──────── Document text

Netea and his team found that mice with familial hypercholesterolemia died more
easily than normal mice.22 Serious infections caused by Candida albicans are
rare in normal human beings; however, they are
mainly
seen in patients treated with immunosuppressive drugs,
but the finding shows that we need more knowledge in this area. However, the
many findings mentioned above indicate that
the
protective effects of the blood lipids against infections in human beings seem
to be greater than any possible adverse effects.
Cholesterol as a Risk Factor
Most studies of young and middle-aged men have found high cholesterol to be a
risk factor for coronary heart disease, seemingly a contradiction to the idea
that high cholesterol is protective. Why is high cholesterol a risk factor in
young and middle-aged men? A likely explanation is that men of that age are
often in the midst of their professional career. High cholesterol may therefore
reflect mental stress, a well-known cause of high cholesterol and also a risk
factor for heart disease. Again, high cholesterol is not necessarily the direct
cause but may only be a marker. High cholesterol in young and middle-aged men
could, for instance, reflect the body's need for more cholesterol because
cholesterol is the building material of many stress hormones. Any possible
protective effect of high cholesterol may therefore be counteracted by the
negative influence of a stressful life on the vascular system.

────────────────

__Brief__
Return, word for word, the part of the cholesterol text starting at "Netea and his" and ending at "possible adverse effects.".

──────── Dataset content

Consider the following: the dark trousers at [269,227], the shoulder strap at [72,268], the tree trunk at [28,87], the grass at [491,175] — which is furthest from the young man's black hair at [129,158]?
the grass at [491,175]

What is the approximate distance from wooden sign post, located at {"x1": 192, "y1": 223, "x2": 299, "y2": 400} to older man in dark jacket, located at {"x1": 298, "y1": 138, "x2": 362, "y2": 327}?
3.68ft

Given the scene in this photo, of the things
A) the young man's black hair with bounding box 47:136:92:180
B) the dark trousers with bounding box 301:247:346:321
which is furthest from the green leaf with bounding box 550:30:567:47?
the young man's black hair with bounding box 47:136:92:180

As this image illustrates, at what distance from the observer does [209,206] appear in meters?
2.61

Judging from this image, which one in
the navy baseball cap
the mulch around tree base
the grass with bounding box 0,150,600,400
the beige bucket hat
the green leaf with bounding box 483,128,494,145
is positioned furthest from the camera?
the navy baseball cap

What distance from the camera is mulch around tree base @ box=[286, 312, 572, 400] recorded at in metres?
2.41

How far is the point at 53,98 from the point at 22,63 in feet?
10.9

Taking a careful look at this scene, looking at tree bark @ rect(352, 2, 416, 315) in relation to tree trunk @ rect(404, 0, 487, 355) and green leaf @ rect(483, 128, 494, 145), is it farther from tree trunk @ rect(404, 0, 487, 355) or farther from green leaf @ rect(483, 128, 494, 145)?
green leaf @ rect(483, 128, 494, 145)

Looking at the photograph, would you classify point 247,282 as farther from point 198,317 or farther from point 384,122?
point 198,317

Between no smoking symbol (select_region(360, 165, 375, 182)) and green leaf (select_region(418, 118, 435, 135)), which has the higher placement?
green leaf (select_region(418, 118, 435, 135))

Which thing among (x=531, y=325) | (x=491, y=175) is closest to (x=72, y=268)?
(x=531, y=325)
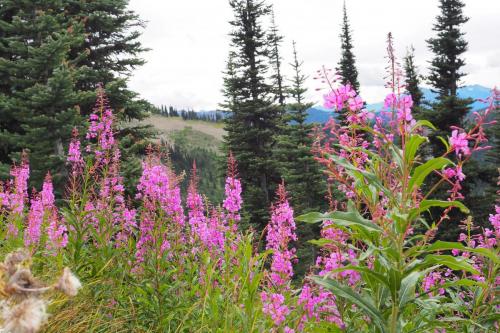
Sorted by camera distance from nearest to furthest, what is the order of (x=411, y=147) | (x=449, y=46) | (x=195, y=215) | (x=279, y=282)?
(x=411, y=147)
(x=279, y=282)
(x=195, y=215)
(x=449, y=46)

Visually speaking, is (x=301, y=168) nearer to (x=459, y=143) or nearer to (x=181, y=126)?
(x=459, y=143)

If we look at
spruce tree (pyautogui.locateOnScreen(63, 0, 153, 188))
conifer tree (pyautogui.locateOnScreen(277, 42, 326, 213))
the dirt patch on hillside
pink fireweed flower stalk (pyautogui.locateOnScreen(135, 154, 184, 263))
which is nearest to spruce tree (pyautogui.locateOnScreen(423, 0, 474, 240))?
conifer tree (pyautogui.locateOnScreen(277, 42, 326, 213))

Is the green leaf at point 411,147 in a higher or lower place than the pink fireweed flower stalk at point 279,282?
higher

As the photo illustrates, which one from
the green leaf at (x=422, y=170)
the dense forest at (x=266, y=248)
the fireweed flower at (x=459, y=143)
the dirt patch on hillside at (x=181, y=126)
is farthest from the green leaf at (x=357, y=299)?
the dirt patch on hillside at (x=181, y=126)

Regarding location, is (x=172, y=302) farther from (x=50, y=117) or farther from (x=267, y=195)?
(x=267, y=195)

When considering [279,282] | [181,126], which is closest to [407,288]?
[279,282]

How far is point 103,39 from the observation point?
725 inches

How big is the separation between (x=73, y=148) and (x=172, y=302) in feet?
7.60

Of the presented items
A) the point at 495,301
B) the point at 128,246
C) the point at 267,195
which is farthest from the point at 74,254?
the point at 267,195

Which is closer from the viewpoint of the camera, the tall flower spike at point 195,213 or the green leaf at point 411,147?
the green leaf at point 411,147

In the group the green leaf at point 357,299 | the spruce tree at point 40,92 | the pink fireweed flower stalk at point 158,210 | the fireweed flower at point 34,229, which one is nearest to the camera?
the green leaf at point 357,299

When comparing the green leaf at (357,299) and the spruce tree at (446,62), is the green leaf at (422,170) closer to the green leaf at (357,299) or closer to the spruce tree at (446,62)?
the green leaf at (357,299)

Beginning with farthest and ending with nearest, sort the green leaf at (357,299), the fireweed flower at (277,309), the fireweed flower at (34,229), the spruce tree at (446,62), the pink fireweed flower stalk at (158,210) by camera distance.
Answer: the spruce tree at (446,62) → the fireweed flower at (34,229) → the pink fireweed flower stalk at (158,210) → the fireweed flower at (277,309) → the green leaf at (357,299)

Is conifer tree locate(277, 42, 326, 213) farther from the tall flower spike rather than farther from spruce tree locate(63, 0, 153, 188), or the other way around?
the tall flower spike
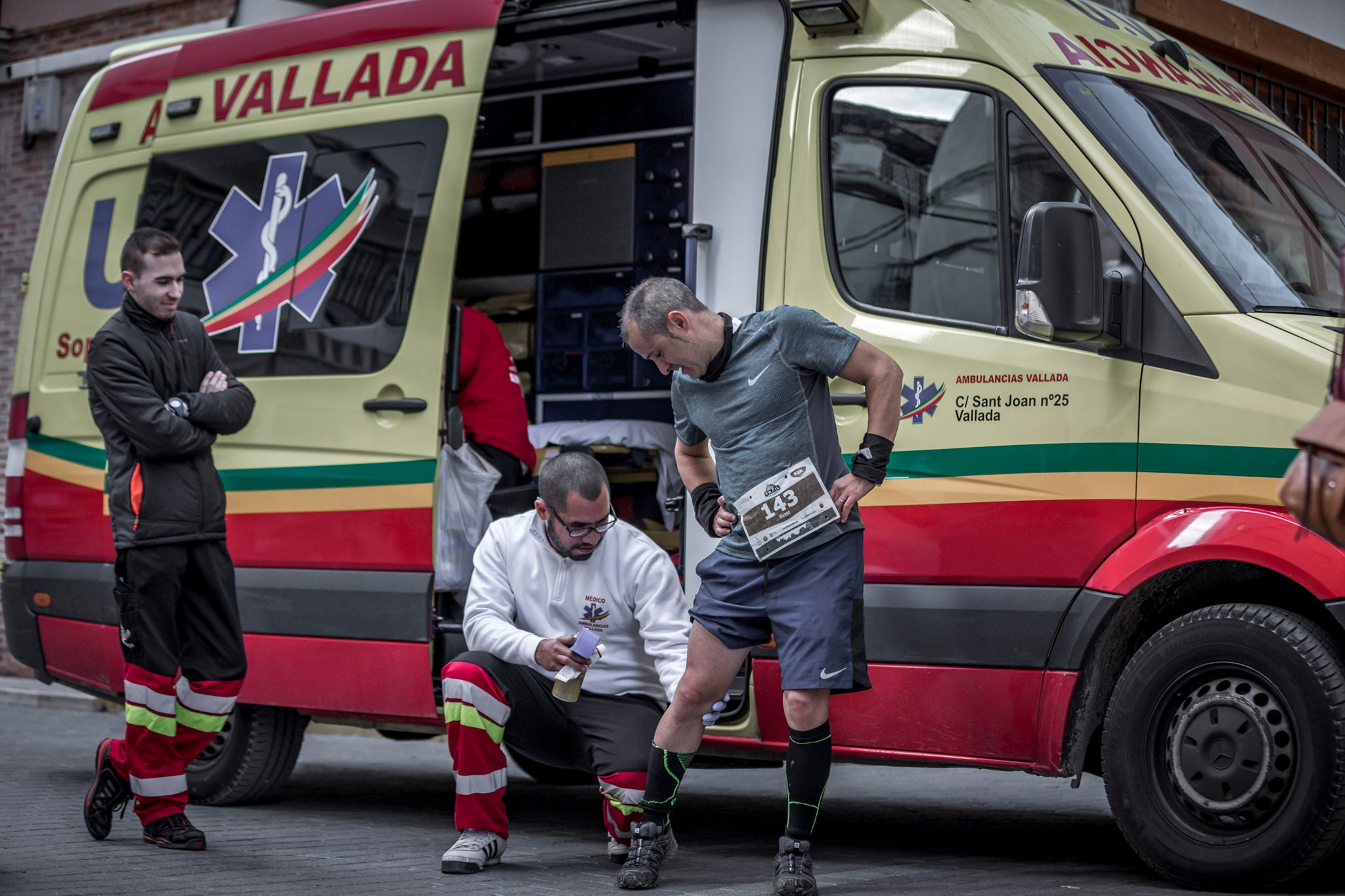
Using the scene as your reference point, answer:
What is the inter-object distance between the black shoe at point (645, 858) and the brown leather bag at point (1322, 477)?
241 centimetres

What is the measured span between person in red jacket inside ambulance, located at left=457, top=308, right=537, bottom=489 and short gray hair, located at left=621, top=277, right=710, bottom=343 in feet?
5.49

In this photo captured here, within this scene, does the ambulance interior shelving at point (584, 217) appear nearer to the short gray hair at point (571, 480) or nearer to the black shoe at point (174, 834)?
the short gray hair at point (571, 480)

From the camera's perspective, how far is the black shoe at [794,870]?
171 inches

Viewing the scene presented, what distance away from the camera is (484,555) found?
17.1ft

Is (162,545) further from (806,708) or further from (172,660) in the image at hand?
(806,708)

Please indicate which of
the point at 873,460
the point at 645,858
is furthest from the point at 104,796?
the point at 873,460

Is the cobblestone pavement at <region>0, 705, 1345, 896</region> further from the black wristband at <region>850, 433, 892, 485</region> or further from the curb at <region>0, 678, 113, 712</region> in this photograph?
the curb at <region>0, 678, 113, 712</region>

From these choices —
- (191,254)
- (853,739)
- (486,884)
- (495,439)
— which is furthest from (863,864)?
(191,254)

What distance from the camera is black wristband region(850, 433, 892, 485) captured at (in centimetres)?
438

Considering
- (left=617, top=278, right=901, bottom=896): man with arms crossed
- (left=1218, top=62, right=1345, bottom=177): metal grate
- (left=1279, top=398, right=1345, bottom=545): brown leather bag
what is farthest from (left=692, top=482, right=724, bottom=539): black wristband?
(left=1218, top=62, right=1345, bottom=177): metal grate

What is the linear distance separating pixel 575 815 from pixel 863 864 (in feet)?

────────────────

__Solution for this task__
Netea and his team found that mice with familial hypercholesterolemia died more
easily than normal mice.22 Serious infections caused by Candida albicans are
rare in normal human beings; however, they are
mainly
seen in patients treated with immunosuppressive drugs,
but the finding shows that we need more knowledge in this area. However, the
many findings mentioned above indicate that
the
protective effects of the blood lipids against infections in human beings seem
to be greater than any possible adverse effects.